Putusan hakim praperadilan itu
juga mengundang kontroversi karena mempersempit makna ’’pejabat negara dan penyelenggara negara di bidang hukum’’.
Dalam amar putusannya, Sarpin menyatakan bahwa BG saat menjabat Kabiro
Pembinaan Karier Polri tahun 2003-2006 bukan pejabat negara dan penegak hukum
sebagai dimaksud Pasal 6 dan Pasal 11 UU Nomor 30 Tahun 2002 tentang KPK.
Karena itu, menurut dia, BG bukan
subjek hukum yang bisa disidik KPK dalam kasus korupsi dan gratifikasi. Lebih
dari itu, waktu itu belum lahir UU yang mengatur tentang pencucian uang
sehingga ia berpendapat yang dilakukan BG tidak termasuk unsur yang merugikan
negara sebagaimana dimaksud dalam UU KPK ataupun UU Pencucian uang.

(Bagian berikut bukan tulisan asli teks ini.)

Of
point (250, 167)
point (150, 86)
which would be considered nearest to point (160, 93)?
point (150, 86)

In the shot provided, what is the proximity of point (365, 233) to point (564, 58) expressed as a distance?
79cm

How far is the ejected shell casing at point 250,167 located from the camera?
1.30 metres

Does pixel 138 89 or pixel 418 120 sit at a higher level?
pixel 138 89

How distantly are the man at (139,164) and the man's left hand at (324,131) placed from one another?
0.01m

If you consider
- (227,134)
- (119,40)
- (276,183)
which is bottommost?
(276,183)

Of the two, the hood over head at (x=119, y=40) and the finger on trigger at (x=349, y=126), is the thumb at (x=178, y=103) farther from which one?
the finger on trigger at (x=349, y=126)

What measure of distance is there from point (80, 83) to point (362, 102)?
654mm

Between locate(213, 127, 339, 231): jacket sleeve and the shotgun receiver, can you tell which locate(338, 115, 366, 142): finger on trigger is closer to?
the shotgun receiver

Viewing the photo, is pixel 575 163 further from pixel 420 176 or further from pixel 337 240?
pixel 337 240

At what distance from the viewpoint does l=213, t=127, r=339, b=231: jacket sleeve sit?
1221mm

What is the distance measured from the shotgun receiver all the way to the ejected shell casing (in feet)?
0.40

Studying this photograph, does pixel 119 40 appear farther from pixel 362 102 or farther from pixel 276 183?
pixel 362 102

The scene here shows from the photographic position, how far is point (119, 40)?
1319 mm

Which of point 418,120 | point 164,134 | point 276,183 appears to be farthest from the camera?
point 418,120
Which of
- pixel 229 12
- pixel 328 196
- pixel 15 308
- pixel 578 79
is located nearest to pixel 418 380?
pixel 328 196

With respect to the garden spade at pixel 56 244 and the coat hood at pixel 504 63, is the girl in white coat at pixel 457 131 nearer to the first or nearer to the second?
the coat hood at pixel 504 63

Ini jelas pertimbangan hukum yang
tidak wajar dalam batas rasionalitas hukum mengingat hakim memperluas
maknanya sewaktu menafsirkan Pasal 77. Di sisi lain, hakim mempersempit
penafsiran makna Pasal 6 dan Pasal 11
UU KPK.
Implikasi Putusan
Lebih dari itu, hakim praperadilan
mempersempit penafsiran kata ”pejabat negara” dalam Pasal 6 dan Pasal 11 UU
KPK, yang berarti merusak doktrin praperadilan. Hal itu mengingat esensi
praperadilan adalah peradilan cepat guna mengontrol sah tidaknya penetapan seseorang jadi tersagka. Realitasnya,
hakim praperadilan telah menabrak nalar ketentuan itu, malah mengaitkannya
dengan UU KPK dan UU Tipikor.
Cara berpikir hakim praperadilan
telah menyesatkan jalannya sistem beracara karena mengarahkan sidang ke arah
substansi pokok perkara. Seharusnya yang boleh menafsirkan ketentuan Pasal 6
dan Pasal 11 UU Nomor 30 Tahun 2002 tentang KPK mengenai makna ’’pejabat
negara’’ adalah hakim tipikor ketika proses beracara dilakukan di pengadilan
tipikor.
Putusan prarperadilan yang
memenangkan BG telah merusak sistem praperadilan yang diatur dalam KUHAP.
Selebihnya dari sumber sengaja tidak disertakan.